**What to do:**
In the records below, please retype word for word every line from the one containing "No more worries about packing!" through the final one, both included, and nothing else.
----------------
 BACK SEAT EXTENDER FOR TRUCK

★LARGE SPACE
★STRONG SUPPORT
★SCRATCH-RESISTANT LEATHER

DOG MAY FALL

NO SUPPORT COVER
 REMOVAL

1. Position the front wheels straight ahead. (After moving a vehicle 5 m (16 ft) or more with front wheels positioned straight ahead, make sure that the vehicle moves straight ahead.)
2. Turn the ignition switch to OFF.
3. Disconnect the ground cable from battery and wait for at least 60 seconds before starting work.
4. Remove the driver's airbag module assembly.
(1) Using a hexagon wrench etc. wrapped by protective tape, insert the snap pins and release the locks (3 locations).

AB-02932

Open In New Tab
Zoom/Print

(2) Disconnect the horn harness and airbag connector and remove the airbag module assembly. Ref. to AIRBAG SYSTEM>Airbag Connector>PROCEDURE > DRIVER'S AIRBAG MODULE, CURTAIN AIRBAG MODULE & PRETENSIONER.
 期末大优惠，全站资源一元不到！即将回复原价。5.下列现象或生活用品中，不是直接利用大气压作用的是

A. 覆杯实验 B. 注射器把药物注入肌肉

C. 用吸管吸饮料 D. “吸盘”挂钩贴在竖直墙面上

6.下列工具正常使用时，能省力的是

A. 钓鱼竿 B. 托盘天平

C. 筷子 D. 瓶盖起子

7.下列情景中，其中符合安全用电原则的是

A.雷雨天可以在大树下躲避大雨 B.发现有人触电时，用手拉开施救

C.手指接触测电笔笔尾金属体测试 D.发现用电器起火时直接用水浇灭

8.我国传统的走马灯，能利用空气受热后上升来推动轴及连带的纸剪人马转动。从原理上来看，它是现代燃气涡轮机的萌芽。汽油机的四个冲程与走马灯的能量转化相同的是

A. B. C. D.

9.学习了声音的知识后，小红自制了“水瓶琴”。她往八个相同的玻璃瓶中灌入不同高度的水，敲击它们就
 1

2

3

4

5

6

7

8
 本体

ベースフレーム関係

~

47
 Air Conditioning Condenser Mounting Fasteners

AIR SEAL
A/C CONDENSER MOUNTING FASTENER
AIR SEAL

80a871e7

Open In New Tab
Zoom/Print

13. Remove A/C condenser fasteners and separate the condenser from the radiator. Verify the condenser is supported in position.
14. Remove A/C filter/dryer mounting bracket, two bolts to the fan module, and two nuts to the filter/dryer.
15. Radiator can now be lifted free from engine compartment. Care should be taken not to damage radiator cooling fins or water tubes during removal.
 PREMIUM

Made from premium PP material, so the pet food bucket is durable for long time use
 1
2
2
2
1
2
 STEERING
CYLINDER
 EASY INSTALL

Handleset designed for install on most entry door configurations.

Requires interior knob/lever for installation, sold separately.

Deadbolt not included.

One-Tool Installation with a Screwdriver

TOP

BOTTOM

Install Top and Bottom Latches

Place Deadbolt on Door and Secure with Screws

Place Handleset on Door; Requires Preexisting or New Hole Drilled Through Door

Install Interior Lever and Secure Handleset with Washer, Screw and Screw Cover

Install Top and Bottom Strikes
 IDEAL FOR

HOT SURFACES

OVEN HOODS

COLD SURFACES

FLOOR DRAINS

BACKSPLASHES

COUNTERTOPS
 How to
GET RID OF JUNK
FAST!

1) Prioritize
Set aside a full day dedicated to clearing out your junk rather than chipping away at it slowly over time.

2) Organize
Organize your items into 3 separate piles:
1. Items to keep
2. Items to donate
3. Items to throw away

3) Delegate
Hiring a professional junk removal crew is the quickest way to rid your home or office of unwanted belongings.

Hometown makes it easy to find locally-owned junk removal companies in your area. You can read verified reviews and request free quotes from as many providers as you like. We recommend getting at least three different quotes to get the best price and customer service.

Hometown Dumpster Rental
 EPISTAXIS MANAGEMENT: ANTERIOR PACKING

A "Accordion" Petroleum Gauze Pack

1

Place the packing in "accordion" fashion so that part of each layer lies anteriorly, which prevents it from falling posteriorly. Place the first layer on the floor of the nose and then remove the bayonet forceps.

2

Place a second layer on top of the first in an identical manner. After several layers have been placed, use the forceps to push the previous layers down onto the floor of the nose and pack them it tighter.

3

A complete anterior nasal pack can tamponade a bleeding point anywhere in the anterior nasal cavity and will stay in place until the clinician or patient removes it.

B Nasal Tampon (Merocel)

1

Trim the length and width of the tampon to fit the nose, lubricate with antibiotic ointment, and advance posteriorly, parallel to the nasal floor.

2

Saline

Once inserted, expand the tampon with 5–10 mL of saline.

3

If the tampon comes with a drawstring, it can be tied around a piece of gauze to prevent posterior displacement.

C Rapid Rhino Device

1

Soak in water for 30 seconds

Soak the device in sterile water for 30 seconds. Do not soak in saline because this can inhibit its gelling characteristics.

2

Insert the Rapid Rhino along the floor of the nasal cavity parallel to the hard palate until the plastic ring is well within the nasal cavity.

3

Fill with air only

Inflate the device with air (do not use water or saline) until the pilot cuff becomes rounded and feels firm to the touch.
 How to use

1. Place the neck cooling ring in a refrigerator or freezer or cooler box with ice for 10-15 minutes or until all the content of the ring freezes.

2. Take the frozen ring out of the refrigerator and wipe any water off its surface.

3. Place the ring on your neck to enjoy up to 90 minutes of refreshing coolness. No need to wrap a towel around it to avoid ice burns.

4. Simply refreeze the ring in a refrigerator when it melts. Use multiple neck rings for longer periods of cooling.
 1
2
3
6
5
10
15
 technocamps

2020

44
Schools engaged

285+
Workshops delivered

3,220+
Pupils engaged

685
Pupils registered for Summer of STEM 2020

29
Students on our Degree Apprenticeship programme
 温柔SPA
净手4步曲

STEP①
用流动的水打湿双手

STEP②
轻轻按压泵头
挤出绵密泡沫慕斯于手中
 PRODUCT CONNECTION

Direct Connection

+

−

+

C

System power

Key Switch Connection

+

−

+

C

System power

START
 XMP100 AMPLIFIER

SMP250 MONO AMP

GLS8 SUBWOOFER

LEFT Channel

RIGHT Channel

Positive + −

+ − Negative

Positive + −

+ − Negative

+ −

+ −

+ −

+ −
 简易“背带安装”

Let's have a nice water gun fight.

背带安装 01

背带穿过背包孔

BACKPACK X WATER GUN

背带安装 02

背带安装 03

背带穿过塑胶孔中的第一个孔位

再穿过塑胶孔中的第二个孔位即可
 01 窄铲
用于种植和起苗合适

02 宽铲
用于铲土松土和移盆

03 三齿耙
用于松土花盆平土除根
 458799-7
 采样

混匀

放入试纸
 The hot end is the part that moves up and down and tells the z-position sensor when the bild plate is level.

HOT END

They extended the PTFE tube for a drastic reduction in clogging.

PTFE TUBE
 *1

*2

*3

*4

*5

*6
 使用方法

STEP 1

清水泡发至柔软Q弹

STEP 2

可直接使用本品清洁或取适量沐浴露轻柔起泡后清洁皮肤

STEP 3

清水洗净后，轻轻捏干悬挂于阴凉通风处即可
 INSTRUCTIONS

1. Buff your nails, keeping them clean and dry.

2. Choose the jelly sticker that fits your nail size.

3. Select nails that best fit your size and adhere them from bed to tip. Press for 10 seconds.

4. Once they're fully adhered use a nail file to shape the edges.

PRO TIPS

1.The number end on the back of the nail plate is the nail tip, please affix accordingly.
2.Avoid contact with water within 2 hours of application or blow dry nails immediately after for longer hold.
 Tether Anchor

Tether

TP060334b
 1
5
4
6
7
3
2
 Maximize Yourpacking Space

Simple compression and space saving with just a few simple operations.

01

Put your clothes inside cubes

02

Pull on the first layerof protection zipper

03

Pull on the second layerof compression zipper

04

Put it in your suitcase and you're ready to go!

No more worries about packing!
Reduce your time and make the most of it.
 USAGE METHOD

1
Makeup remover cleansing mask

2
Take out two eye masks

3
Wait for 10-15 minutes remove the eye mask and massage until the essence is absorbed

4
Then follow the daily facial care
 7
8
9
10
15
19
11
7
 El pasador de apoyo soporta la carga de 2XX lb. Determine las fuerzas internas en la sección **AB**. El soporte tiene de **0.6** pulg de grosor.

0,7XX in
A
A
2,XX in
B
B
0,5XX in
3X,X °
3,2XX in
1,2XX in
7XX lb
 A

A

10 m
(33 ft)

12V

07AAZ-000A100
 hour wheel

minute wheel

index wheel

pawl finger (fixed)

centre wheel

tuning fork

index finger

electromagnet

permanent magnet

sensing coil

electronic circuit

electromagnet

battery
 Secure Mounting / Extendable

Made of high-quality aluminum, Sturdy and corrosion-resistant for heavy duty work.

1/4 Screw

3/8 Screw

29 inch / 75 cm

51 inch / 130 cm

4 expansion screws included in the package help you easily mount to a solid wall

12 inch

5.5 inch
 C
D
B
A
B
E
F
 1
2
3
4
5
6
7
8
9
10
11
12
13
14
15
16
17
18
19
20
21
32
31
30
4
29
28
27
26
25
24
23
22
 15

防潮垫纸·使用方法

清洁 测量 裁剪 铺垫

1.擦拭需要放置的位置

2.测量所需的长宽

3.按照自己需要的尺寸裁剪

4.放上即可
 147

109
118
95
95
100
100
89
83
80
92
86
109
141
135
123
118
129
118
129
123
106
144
----------------
**Result of this exercise:**
No more worries about packing!
Reduce your time and make the most of it.
 USAGE METHOD

1
Makeup remover cleansing mask

2
Take out two eye masks

3
Wait for 10-15 minutes remove the eye mask and massage until the essence is absorbed

4
Then follow the daily facial care
 7
8
9
10
15
19
11
7
 El pasador de apoyo soporta la carga de 2XX lb. Determine las fuerzas internas en la sección **AB**. El soporte tiene de **0.6** pulg de grosor.

0,7XX in
A
A
2,XX in
B
B
0,5XX in
3X,X °
3,2XX in
1,2XX in
7XX lb
 A

A

10 m
(33 ft)

12V

07AAZ-000A100
 hour wheel

minute wheel

index wheel

pawl finger (fixed)

centre wheel

tuning fork

index finger

electromagnet

permanent magnet

sensing coil

electronic circuit

electromagnet

battery
 Secure Mounting / Extendable

Made of high-quality aluminum, Sturdy and corrosion-resistant for heavy duty work.

1/4 Screw

3/8 Screw

29 inch / 75 cm

51 inch / 130 cm

4 expansion screws included in the package help you easily mount to a solid wall

12 inch

5.5 inch
 C
D
B
A
B
E
F
 1
2
3
4
5
6
7
8
9
10
11
12
13
14
15
16
17
18
19
20
21
32
31
30
4
29
28
27
26
25
24
23
22
 15

防潮垫纸·使用方法

清洁 测量 裁剪 铺垫

1.擦拭需要放置的位置

2.测量所需的长宽

3.按照自己需要的尺寸裁剪

4.放上即可
 147

109
118
95
95
100
100
89
83
80
92
86
109
141
135
123
118
129
118
129
123
106
144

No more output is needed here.